POJOK BERITAKU

Pemicu Mahasiswi Tolak Jadwal Piket Sampai Bikin Dokter Koas Dianiaya, Mau Liburan ke Eropa?

Spread the love


Mahasiswi dokter koas Lady Aurellia dikabarkan ingin liburan ke Eropa saat Natal dan Tahun Baru sehingga menolak jadwal piket yang ditetapkan Luthfi, Ketua atau Chief Koas Fakultas Kedokteran Universitas Sriwijaya (Unsri).

Penolakan jadwal piket ini berujung pada penganiayaan Luthfi yang dilakukan oleh sopir keluarga Lady, inisial DT.

Akibatnya, Luthfi mengalami luka memar di bagian pelipis mata, wajah dan bagian lainnya, sehingga harus mendapatkan perawatan intensif di RS Bhayangkara Palembang.

Peristiwa penganiayaan itu terjadi saat Luthfi bertemu dengan orang tua Lady.

Berawal saat Lady tak terima mendapat jadwal piket di akhir tahun yang diberikan oleh Lutfi, lalu ia mengadu ke orang tuanya.

Sang ibu, Sri Meilina, lantas mengajak Lutfi untuk bertemu di sebuah kafe di Jalan Demang Lebar Daun, Palembang pada Rabu, 11 Desember 2024.

Sri Meilina membawa DT untuk berbicara dengan Lutfhi terkait pergantian piket koas di tahun baru.

Namun, pertemuan itu berujung pada aksi kekerasan. DT tersulut emosi hingga melayangkan pukulan berkali-kali ke tubuh Lutfi.

Aksi penganiayaan DT terhadap dokter koas itu pun menjadi viral di media sosial.

Penganiayaan terekam dalam sebuah video dengan durasi video 12 detik.

Usut punya usut, alasan Lady menolak jadwal piket di akhir tahun, karena ia ingin liburan ke Eropa bersama keluarganya.

Atas kabar yang beredar, kuasa hukum keluarga Lady, Titis Rachmawati pun mengungkap alasan mahasiswi itu menolak jadwal piket dari Lutfi.

Ia membantah Lady menolak jadwal piket untuk liburan ke Eropa bersama keluarga.

“Itu sudah dilebihkan, enggak ada liburan,” kata Titis.

Menurutnya, Lady ingin meminta piket dijadwal ulang karena mengalami tingkat stres sebagai tenaga medis.

Apalagi Lady baru diterjunkan ke masyarakat dan harus menghadapi banyaknya pasien di rumah sakit. 

Titis mengatakan, mental Lady belum siap betul menghadapi hal itu sehingga mengalami stres.

“Tingkat stres orang tidak bisa mengukurnya, apalagi baru diterjunkan ke masyarakat. Belum siap betul,” jelasnya.

Titis meminta agar masyarakat tidak mudah terprovokasi terkait isu yang berseliweran di media sosial.

“Jangan judge seseorang, karena medsos kan sudah diatur Undang-undang ITE,” tuturnya.

Tugas yang Dikerjakan = Bagaimana paragraf yang diawali "Mahasiswi dokter koas Lady Aurellia" dalam berita tentang penganiayaan dokter koas ditulis ulang secara lebih ringkas tanpa menghilangkan fakta utamanya? Gunakan hanya isi berita ini sebagai sumber.

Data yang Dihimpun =
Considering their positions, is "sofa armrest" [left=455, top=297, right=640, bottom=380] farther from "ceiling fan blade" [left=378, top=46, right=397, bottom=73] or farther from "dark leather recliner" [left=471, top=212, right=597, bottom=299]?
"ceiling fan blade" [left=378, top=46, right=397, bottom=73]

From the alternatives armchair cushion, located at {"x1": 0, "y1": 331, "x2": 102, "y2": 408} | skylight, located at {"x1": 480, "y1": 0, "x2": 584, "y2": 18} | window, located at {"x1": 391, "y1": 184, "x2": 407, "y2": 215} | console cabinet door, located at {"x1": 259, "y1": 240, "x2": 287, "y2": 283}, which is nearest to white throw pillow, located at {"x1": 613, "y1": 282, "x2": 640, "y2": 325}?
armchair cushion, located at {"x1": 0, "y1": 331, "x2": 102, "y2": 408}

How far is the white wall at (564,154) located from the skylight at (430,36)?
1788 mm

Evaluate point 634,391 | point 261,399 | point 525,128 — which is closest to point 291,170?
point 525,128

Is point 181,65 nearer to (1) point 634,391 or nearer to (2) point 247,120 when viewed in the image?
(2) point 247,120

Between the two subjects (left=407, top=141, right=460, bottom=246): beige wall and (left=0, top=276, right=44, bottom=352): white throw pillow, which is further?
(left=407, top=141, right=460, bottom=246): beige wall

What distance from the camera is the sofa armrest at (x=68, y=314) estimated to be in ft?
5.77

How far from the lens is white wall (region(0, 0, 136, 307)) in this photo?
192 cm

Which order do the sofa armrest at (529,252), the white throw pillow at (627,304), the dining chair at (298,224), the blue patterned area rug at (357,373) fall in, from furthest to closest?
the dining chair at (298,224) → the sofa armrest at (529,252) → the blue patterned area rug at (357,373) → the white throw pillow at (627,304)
==
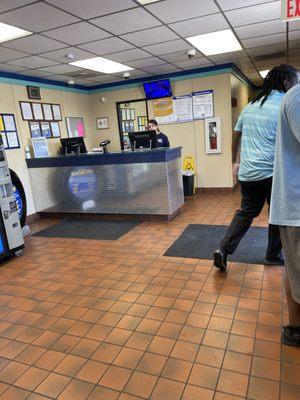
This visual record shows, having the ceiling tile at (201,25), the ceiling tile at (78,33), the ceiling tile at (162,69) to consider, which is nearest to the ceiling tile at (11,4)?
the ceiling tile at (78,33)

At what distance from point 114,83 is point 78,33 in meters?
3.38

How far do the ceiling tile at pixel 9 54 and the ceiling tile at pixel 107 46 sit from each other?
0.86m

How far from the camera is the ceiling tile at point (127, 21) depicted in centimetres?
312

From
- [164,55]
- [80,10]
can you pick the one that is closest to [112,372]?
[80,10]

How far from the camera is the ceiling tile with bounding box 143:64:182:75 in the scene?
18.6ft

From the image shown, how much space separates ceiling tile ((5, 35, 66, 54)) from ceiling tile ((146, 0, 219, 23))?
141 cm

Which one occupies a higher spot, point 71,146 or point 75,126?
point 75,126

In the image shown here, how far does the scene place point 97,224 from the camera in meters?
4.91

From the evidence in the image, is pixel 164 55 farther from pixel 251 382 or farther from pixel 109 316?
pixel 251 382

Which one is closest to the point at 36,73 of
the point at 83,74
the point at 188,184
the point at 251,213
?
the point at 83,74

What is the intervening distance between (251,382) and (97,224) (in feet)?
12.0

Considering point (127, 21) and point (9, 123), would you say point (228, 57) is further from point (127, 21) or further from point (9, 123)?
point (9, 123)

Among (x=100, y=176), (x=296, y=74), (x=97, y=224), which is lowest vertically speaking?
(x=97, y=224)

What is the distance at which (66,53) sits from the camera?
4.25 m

Jawaban Tugas = Lady Aurellia, mahasiswi dokter koas, dikabarkan menolak jadwal piket dari Luthfi, Chief Koas FK Unsri, karena ingin berlibur ke Eropa saat Natal dan Tahun Baru.